- Promo poster
- Directed by: Tina Mabry
- Screenplay by: Alison McDonald
- Based on: Melody by Denise Lewis Patrick
- Produced by: Tina Mabry
- Starring: Marsai Martin Frances Fisher Idara Victor Frankie Faison
- Cinematography: Joe Pennella
- Edited by: Cheryl Campsmith
- Music by: Danny Lux
- Production companies: Freedom Road Productions Picrow Amazon Studios
- Distributed by: Amazon.com
- Release date: October 21, 2016;
- Running time: 48 minutes
- Country: United States
- Language: English

= An American Girl Story – Melody 1963: Love Has to Win =

An American Girl Story – Melody 1963: Love Has to Win is a 2016 American drama film starring Marsai Martin in the title role, alongside Frances Fisher, Idara Victor and Frankie Faison in supporting roles. Set in Detroit, Michigan, during the Civil Rights Movement, the film revolves around African-American girl Melody Ellison, as she faces adversity and discrimination in her hometown and learns to overcome it through her creativity and imagination.

The film is the first in the American Girl film series to be released exclusively on an online streaming service, and is Amazon Studios' first original special. Love Has to Win is also the first Historical/BeForever feature since the 2008 theatrical release Kit Kittredge: An American Girl. Common served as the executive producer in the film.

==Plot==
Set in 1963, the film revolves around Melody Ellison, an African-American girl living in Detroit, Michigan, with her mother Frances and her grandfather Frank. Early on she and her family face racial inequality in their hometown, with Melody being bullied at school by a white student named Donald along with his friends for her ethnicity, or wrongfully accused of shoplifting at a clothing store where Melody's mother works.

A turning point for Melody comes when a fellow student expresses her intention of moving to another school out of fear for being discriminated, and when news about the 16th Street Baptist Church bombing was aired on television, making her question the Pledge of Allegiance and consider moving to a school at her neighborhood. Fearing that a similar bombing would take place at the chapel where Melody's family attend mass in, Melody tries to convince her mother not to perform at a fundraising concert for the Birmingham victims; Frances reassures her, and sees hope in her daughter. Melody puts her creative skill at clothing design to good use, upcycling an old garment into a shawl for her mother to wear at her piano performance.

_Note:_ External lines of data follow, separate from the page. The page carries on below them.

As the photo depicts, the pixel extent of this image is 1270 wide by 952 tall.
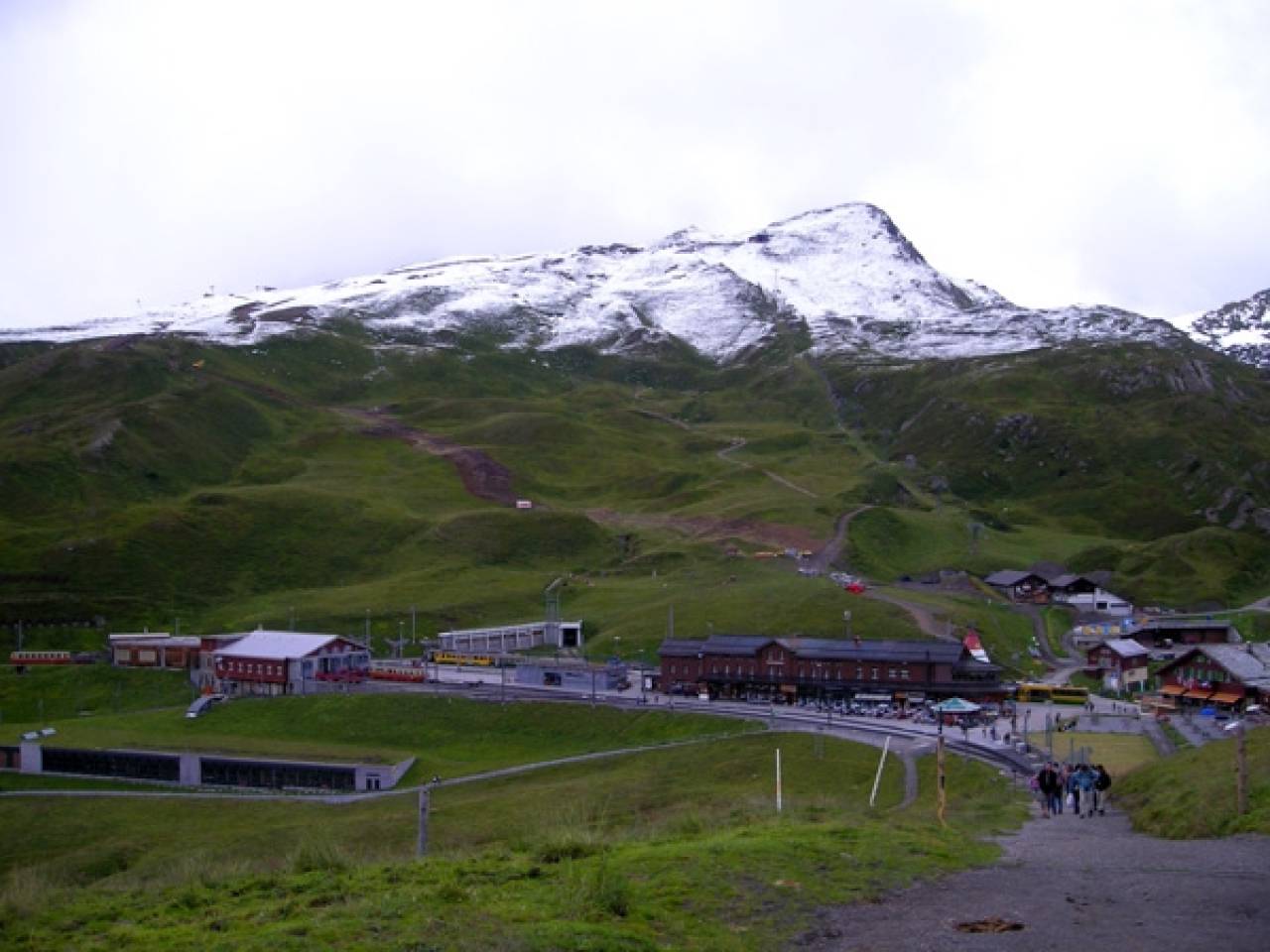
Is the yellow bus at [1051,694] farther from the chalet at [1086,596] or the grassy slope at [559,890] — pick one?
the grassy slope at [559,890]

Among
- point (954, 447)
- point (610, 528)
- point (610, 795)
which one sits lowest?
point (610, 795)

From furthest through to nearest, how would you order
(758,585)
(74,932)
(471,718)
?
1. (758,585)
2. (471,718)
3. (74,932)

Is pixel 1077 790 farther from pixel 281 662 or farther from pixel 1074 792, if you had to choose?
pixel 281 662

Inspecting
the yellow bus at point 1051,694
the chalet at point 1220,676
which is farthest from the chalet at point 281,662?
the chalet at point 1220,676

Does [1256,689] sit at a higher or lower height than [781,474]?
lower

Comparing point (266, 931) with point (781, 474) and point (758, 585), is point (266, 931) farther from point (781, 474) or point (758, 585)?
point (781, 474)

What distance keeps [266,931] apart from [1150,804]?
23929 mm

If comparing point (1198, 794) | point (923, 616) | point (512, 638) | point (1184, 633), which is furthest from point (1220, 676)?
point (512, 638)

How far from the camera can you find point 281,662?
9206 centimetres

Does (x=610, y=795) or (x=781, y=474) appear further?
(x=781, y=474)

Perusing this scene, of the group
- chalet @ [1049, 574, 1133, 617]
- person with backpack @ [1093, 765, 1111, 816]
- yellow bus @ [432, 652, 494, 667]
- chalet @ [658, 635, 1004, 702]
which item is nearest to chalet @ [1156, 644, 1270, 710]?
chalet @ [658, 635, 1004, 702]

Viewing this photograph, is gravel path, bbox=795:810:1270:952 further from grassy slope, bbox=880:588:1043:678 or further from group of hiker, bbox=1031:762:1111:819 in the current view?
grassy slope, bbox=880:588:1043:678

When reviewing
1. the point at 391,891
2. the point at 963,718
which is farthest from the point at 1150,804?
the point at 963,718

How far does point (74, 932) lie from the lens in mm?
18453
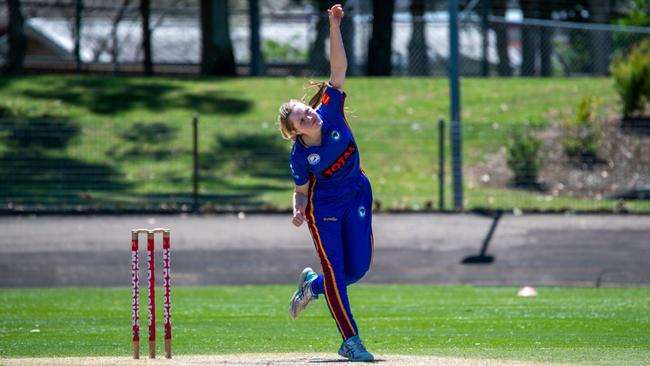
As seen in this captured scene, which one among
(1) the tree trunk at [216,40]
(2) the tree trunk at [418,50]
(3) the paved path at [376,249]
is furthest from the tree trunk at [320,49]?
(3) the paved path at [376,249]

At church, she meets her teacher, Miss Abbot, who brought the other students along as part of a field trip. Donald walks out as he refuses to take Melody's hand; Melody's best friend Tricia volunteers to hold her hand instead. The concert takes place as planned. The film ends with Melody and the rest of the churchgoers performing "Lift Every Voice and Sing." A short tribute to the four young victims of the Birmingham bombing appears in a post-credits sequence.

==Cast==
Starring
- Marsai Martin as Melody Ellison
- Idara Victor as Frances Ellison
- Frances Fisher as Miss Abbot
- Frankie Faison as Frank Ellison

Supporting cast

- Garrett McQuaid as Donald
- Dara Iruka as Lorraine
- Lola Wayne Villa as Trica
- Matthew Foster as Principal Davis
- Briana Lane as Sales Clerk aka Val
- Chuck McCollum as Store Manager
- Rocky McMurray as Mr. Schuler
- Daija Bickham as Neighborhood Girl #1
- Skyelar Wesley as Neighborhood Girl #2
- Libby Ewing as Mother in Store
- Joelle Better as Daughter in Store

==Release==
The direct-to-video film was released to Amazon Prime subscribers on October 21, 2016.